WHAT IS NEEDED — Retype the data that follows line by line, exactly, and leave its pictures out.

Short text fragments from websites —
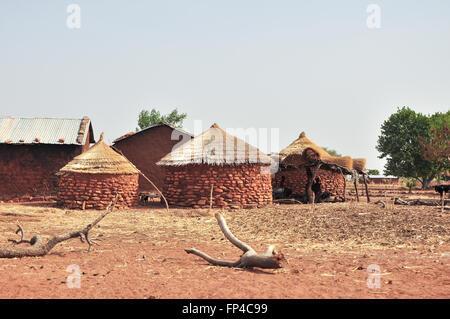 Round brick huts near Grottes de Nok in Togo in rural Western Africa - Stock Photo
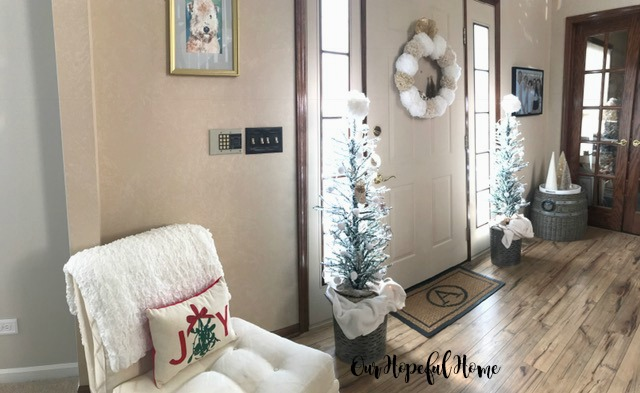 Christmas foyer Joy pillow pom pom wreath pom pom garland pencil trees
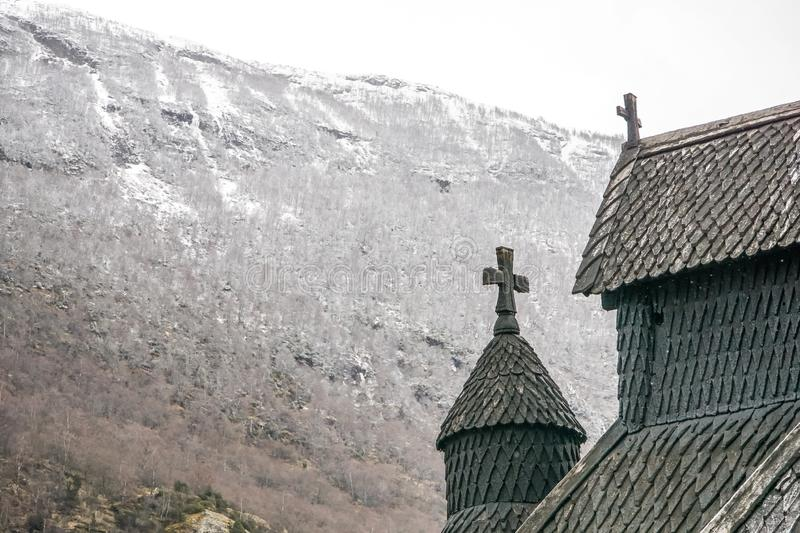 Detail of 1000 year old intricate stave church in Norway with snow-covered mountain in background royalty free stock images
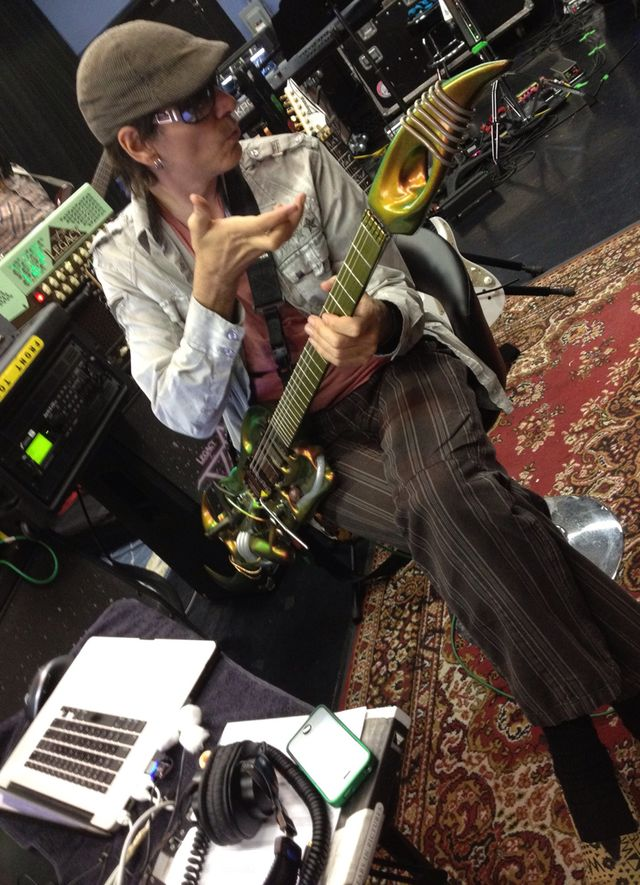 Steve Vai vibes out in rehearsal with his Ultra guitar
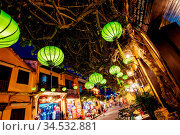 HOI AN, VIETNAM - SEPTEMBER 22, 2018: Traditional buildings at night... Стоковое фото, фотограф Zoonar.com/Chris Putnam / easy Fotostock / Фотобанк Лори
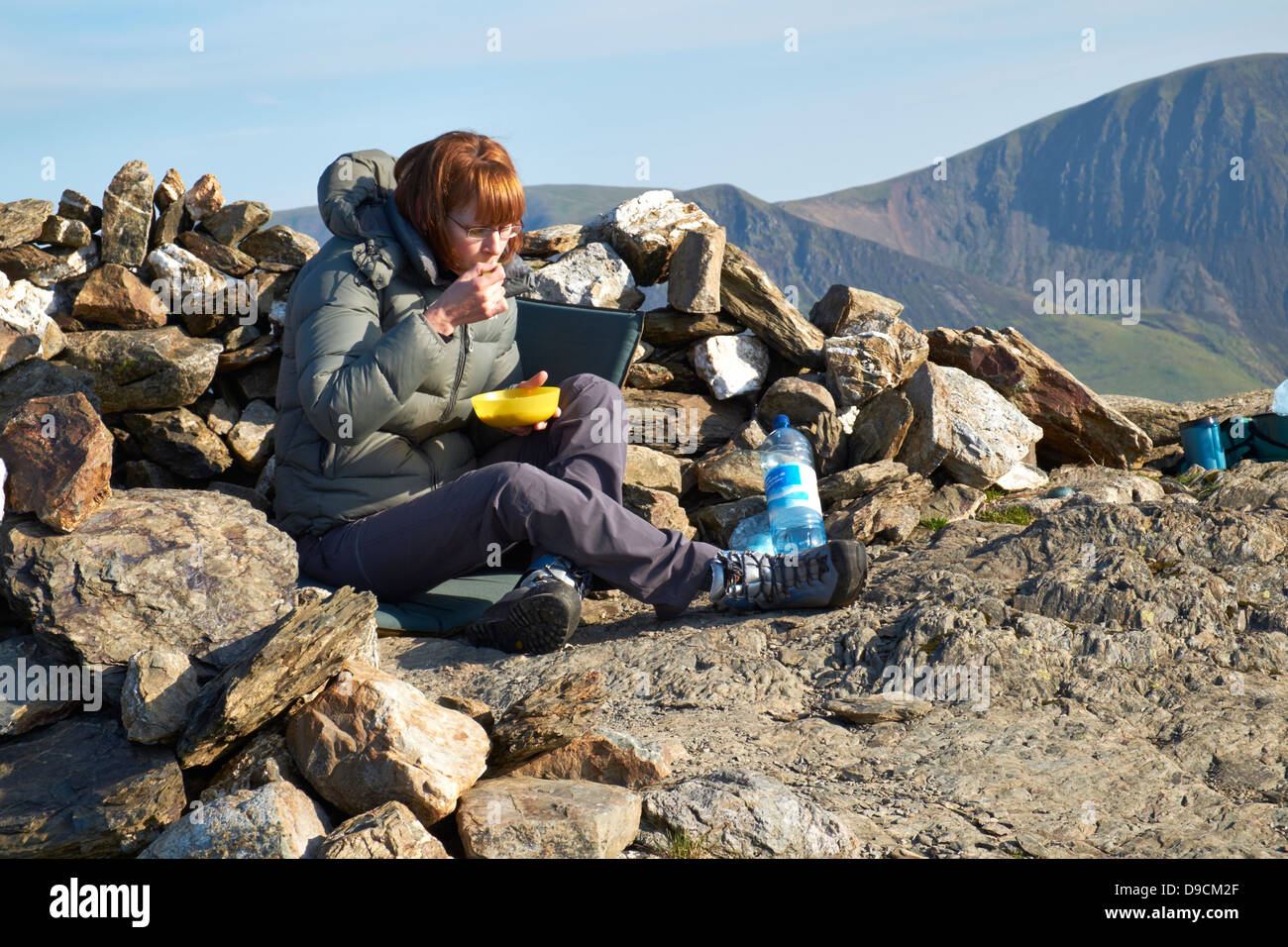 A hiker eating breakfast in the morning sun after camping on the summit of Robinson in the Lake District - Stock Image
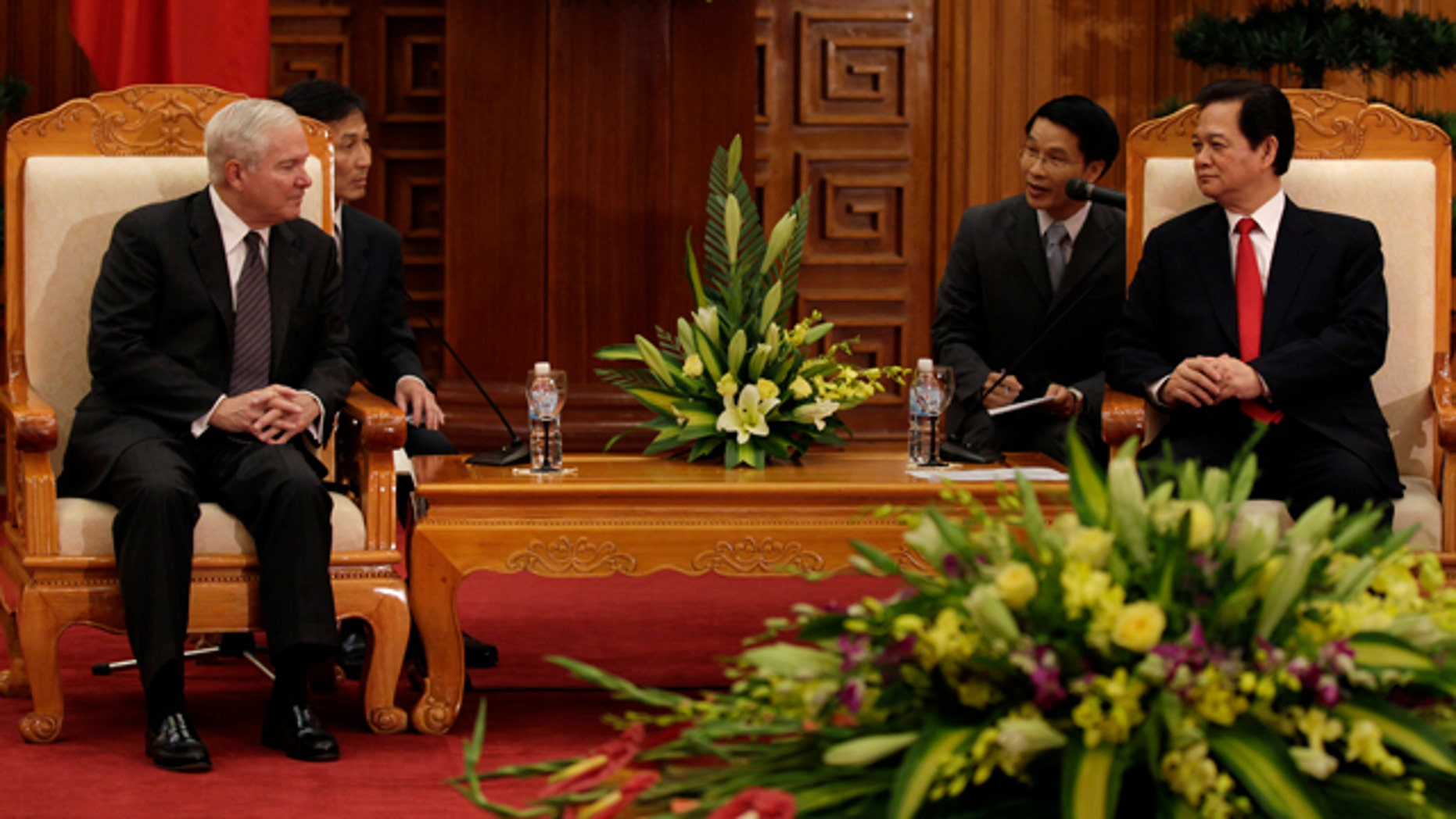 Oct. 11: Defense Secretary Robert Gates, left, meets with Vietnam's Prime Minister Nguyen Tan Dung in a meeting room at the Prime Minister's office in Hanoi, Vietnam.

EXERCISE RESULT —
 Round brick huts near Grottes de Nok in Togo in rural Western Africa - Stock Photo
 Christmas foyer Joy pillow pom pom wreath pom pom garland pencil trees
 Detail of 1000 year old intricate stave church in Norway with snow-covered mountain in background royalty free stock images
 Steve Vai vibes out in rehearsal with his Ultra guitar
 HOI AN, VIETNAM - SEPTEMBER 22, 2018: Traditional buildings at night... Стоковое фото, фотограф Zoonar.com/Chris Putnam / easy Fotostock / Фотобанк Лори
 A hiker eating breakfast in the morning sun after camping on the summit of Robinson in the Lake District - Stock Image
 Oct. 11: Defense Secretary Robert Gates, left, meets with Vietnam's Prime Minister Nguyen Tan Dung in a meeting room at the Prime Minister's office in Hanoi, Vietnam.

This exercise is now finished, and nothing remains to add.